The appellant raises several claims of error herein. First, he attacks the constitutionality of the felony-murder statute on two bases: (1) he argues that the imposition of a sentence of life imprisonment on an accomplice to a felony-murder violates the Eighth Amendment prohibition against cruel and unusual punishment; and (2) he argues that the Commonwealth's ability to establish the requisite state of mind by implication violates due process of law. Second, he contends that the trial court erred in denying his demurrer to the charge of felony-murder. Third, he contends that the trial court erred in admitting evidence of other crimes committed by the appellant and his co-defendant. Finally, he contends that the trial court erred in joining his trial with that of his co-defendant, James Hartzell.

The facts relevant to this appeal are as follows:

On the evening of January 17, 1981, the appellant, Jerry Rice and John Perry drove to the home of James Edward Hartzell to try to sell Hartzell a set of stereo speakers and a .44 magnum handgun which Rice and the appellant had obtained in a burglary earlier. The handgun was loaded and kept in the glove compartment of Rice's automobile. While at the appellant's house they each had a few whiskey and orange juice cocktails and discussed driving into Oil City to "rob drunks". They also discussed going to Rouseville to rob one Carrie Schilk, a cousin of Hartzell. Rice, Hartzell, Perry and the appellant left the Hartzells' home at approximately 10:30 to 11:00 P.M. They were all in Rice's automobile. Perry was dropped off at his house in Pin Oak Village and the others proceeded to Oil City.

Once there, Rice parked the vehicle. The three men went to a bar called "Scrubby's". Hartzell and the appellant stayed and had a drink. Rice left because he was underage

[ 320 Pa. Super. Page 540]

    and the barmaid refused to serve him. Rice went out to the street and waited for a victim. Rice soon became cold and returned to his automobile where he was met by Hartzell and the appellant. It was approximately 1:00 A.M.

It was at this time the criminal activity, later described by some as a "crime spree", began. Rice saw a man who was carrying several cartons leaving a nearby bar. The man got into his car. After some discussion among the felons, Rice exited the vehicle with the gun and walked over to the car and knocked on the window. The man, one William Gesin, opened the window whereupon Rice produced the pistol and demanded Gesin's wallet. Rice took the proffered wallet and told Gesin to drive straight over the hill. He then returned to the car where the proceeds of the crime were divided.

* * * * *

* [DIRECTION]: Please list every person the court opinion excerpt mentions by name. The items placed after this text come from an unrelated source.

* * * * *

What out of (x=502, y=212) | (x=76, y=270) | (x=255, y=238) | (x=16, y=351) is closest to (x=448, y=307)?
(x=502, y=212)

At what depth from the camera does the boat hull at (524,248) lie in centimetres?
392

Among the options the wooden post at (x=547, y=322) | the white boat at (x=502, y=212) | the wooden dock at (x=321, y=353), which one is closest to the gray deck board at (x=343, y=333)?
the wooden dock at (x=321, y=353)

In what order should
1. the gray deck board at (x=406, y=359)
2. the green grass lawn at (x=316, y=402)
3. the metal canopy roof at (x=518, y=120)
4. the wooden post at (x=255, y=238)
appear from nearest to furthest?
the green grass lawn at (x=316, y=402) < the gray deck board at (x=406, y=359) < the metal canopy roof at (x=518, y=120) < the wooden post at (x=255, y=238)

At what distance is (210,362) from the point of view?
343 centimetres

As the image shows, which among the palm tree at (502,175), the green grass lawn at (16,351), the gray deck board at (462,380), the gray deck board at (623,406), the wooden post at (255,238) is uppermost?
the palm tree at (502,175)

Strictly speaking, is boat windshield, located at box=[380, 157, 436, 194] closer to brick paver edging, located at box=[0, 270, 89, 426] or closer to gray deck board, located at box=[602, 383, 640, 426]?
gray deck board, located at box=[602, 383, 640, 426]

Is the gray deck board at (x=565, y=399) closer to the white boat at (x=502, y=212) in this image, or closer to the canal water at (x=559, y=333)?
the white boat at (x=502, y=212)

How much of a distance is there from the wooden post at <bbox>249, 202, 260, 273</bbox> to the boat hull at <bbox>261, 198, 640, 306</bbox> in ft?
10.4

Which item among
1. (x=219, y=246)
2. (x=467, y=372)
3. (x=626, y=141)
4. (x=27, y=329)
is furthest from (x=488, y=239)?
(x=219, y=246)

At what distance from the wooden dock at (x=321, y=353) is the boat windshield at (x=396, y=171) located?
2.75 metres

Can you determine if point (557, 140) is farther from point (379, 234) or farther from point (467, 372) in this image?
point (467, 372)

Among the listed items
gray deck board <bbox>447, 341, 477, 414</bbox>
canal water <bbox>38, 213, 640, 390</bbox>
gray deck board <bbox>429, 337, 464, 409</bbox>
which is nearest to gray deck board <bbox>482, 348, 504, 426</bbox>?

* * * * *

* [FINAL ANSWER]:
- James Edward Hartzell
- Jerry Rice
- John Perry
- Carrie Schilk
- William Gesin